Hikayat
Bayan Budiman
Tersebutlah perkataan seorang saudagar di negeri Ajam yang terlalu
amat kaya, Khoja Mubarak namanya. Setelah berdoa dan bernazar akan memberi
sedekah makan kepada segala fakir miskin dan darwish, maka istrinya pun
beranaklah seorang laki-laki yang terlalu baik rupanya. Anak itu dinamainya
Khoja Maimun dan dipeliharanya dengan sepertinya. Hatta Khoja Maimun pun
besarlah dan tahulah ia mengaji, maka ia pun dinikahkan dengan Bibi Zainab,
anak perempuan
seorang saudagar yang terlalu elok rupanya. Maka duduklah Khoja Maimun
berkasih-kasihan dengan istrinya.
Hatta beberapa lamanya, pada suatu hari, Khoja Maimun pun membeli
seekor burung bayan dengan harga seribu dinar. Burung itu tidak seperti burung
yang lain, tetapi burung dari sorga yang dapat mengetahui hal-hal yang akan
terjadi 10 hari sebelumnya. Atas nasihat burung bayan ini, Khoja Maimun pun
mengampungkan segala dagangan yang akan dibeli oleh satu kafilah dari negeri
Babaldan memperoleh laba yang banyak sekali. Hatta beberapa lamanya dibelinya
pula seekor burung tiung betina.
Adapun diceritakan oleh empunya cerita. Selama beroleh dua ekor
burung itu, Khoja Maimun pun hidup berbahagia dengan istrinya. Setiap hari ia
mendengar hikayat yang ajaib-ajaib dihikayatkan oleh kedua ekor burung itu.

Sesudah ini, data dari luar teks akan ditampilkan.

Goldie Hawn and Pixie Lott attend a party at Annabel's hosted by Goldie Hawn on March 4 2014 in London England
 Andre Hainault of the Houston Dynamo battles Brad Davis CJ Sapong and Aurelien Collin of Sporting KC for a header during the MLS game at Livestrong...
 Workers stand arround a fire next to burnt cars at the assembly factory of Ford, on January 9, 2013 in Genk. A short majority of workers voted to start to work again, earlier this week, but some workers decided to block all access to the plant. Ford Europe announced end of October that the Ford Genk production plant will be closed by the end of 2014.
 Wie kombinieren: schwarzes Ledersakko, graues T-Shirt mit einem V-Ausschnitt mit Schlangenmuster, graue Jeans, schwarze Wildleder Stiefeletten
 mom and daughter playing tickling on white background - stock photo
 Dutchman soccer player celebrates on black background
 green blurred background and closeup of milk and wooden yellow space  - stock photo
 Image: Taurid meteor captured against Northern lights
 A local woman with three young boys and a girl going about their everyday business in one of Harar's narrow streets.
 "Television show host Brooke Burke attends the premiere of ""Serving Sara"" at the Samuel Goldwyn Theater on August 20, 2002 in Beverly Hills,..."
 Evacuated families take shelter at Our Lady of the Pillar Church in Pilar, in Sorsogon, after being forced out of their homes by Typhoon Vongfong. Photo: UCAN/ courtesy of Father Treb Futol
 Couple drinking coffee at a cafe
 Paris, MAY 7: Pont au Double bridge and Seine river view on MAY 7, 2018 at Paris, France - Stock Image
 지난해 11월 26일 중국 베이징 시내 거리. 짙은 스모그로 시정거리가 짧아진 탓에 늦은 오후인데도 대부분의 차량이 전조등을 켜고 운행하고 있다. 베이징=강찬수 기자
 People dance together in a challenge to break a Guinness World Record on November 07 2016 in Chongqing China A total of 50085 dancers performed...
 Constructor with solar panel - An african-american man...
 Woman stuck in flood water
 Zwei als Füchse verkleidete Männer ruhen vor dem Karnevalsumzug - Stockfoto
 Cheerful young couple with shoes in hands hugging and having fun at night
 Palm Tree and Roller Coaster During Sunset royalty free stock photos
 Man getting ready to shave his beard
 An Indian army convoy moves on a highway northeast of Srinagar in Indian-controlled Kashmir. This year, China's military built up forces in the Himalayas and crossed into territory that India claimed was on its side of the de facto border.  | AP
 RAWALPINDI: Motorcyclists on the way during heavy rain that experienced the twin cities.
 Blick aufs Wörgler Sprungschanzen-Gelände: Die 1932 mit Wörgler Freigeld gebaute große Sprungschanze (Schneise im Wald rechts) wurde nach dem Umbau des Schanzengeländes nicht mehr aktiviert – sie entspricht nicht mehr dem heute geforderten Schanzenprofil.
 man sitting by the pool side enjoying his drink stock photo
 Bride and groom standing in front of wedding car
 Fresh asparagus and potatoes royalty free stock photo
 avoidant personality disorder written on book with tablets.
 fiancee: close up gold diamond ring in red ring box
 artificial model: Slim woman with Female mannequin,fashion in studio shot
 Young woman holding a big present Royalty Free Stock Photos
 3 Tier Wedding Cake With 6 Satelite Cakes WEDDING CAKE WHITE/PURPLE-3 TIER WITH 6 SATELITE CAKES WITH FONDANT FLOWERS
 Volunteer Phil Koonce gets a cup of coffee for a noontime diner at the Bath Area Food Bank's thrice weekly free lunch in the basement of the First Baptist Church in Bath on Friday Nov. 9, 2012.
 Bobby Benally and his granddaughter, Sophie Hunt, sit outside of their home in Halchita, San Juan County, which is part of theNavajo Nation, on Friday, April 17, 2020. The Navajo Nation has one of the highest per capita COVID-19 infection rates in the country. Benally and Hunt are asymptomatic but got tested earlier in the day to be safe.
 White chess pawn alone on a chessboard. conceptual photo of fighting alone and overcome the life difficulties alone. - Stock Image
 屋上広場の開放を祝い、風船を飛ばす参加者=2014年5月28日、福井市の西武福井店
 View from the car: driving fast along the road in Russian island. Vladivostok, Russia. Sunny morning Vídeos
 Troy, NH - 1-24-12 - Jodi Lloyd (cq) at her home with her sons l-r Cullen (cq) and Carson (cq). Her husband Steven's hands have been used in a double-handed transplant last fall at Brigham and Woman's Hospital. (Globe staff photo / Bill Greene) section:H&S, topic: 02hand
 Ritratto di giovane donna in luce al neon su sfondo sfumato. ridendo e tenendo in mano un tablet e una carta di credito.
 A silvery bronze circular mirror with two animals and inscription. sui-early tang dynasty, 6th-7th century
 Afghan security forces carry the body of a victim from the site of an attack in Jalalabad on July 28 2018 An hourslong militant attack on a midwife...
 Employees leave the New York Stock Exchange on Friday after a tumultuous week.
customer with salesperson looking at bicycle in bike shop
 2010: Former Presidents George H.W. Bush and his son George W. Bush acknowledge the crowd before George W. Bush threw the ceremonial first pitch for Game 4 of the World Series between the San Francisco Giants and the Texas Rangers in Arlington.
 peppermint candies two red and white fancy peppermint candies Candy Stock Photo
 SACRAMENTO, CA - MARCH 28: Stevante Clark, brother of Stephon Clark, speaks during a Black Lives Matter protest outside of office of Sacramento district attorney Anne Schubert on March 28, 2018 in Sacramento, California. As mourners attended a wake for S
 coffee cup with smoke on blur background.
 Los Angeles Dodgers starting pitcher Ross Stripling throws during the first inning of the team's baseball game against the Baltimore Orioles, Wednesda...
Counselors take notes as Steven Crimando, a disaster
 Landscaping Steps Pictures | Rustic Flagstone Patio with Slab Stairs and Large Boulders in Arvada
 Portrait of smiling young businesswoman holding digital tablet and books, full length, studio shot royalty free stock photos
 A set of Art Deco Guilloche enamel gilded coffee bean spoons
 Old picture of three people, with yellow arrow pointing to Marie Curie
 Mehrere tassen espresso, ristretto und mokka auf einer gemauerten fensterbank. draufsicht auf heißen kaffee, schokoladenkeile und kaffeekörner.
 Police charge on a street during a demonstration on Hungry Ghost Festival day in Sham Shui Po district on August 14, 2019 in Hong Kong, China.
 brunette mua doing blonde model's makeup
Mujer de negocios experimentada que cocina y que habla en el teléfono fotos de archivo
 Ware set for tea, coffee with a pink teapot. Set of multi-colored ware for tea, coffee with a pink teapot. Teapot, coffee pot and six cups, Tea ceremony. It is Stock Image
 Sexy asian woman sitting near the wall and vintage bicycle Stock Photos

Pada suatu hari, timbul niatnya hendak pergi berlayar, karena perniagaan di
laut itu terlalu besar labanya. Ia berpesan kepada istrinya, jikalau ada barang
suatu pekerjaan, hendaklah istrinya mufakat dengan kedua ekor burung itu.
Setelah itu, Khoja Maimun pun pergi berlayarlah, istrinya diserahkan kepada
kedua ekor burung itu, seekor bernama Bayan Budiman dan seekor bernama Tiung
Rencana.
Pada suatu hari Bibi Zainab duduk pada tingkap mahligai seraya memandang
ke jalan raja, dan terpandang anak raja yang di dalam negeri ajam itu. Dengan
takdir Allah, maka anak raja itu pun berahilah akan Bibi Zainab dan Bibi Zainab
juga tersangkut hatinya pada anak raja itu. Dengan perantaraan seorang
perempuan tua, anak raja menyatakan hendaknya untuk bertemu. Bibi Zainab,
setelah mendengar bujukan yang lemah lembut dari perempuan tua itu, juga terikat
hatinya akan anak raja itu dan berjanji akan menghadap anak raja itu pada malam
hari. Maka hari pun malamlah dan Bibi Zainab pun bersiap-siap hendak pergi
mendapatkan anak raja itu.
Ia teringat pesan suaminya dan pergi bermufakat dengan burung
tiung. Burung tiung mencelanya dengan mengatakan bahwa pekerjaan yang dilakukan
Bibi Zainab itu adalah pekerjaan maksiat yang dilarang oleh Allah dan dicegah oleh
Rasulullah. Bibi Zainab marah sekali. Disentakkannya burung tiung itu dari
dalam sangkarnya, lalu dihempaskannya ke bumi.
Maka, burung
tiung itu pun matilah.
Bayan yang melihat kelakuan Bibi Zainab membunuh burung tiung
dengan tiada semena mena itu, pura-pura tidur. Maka datanglah Bibi Zainab
bertanyakan pendapatnya. Burung bayan itu tahu kalau ia tidak mengikuti kehendak
Bibi Zainab, ia pasti akan dibunuh. Karena itu ia berdayaupaya untuk melalaikan
perhatian Bibi Zainab. Ia pura-pura setuju dengan perbuatan Bibi Zainab dan
berkata bahwa ia akan menyimpan rahasianya. Keadaan dirinya adalah seperti
hikayat seekor unggas bayan yang dicabut bulunya oleh istri seorang saudagar.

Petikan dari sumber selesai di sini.